**Try it:** Using the listing below, report all lines holding the word "Size".
(Records to use)
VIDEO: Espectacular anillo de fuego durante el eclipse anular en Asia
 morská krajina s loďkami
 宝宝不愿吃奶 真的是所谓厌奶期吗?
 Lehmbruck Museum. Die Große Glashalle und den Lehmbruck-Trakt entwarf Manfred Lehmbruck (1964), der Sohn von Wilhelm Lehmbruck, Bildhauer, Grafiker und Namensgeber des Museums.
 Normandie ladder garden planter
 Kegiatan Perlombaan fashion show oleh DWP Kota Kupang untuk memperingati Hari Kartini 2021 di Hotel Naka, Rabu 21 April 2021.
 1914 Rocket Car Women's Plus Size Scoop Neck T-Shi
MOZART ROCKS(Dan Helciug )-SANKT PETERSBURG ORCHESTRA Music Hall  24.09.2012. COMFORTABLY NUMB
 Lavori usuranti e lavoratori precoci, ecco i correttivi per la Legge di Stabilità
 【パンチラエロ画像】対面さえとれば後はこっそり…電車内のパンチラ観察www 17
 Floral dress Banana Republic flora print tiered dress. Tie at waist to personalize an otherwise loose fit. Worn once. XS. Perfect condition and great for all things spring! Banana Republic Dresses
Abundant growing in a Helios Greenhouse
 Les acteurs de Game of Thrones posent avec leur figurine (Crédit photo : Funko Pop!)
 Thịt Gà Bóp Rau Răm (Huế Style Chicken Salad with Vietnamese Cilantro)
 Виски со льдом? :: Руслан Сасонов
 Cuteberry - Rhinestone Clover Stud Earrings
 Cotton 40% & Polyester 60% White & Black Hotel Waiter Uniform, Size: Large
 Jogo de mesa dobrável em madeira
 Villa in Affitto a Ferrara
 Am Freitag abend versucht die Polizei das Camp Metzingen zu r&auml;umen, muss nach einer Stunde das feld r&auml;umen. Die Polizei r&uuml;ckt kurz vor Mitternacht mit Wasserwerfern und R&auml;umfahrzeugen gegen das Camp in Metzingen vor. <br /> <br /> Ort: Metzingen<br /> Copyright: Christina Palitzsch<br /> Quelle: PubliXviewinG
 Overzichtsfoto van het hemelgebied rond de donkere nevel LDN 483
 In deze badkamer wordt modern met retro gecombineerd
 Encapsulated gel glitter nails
(End Records to use)
**Output of the task:**
 1914 Rocket Car Women's Plus Size Scoop Neck T-Shi
 Cotton 40% & Polyester 60% White & Black Hotel Waiter Uniform, Size: Large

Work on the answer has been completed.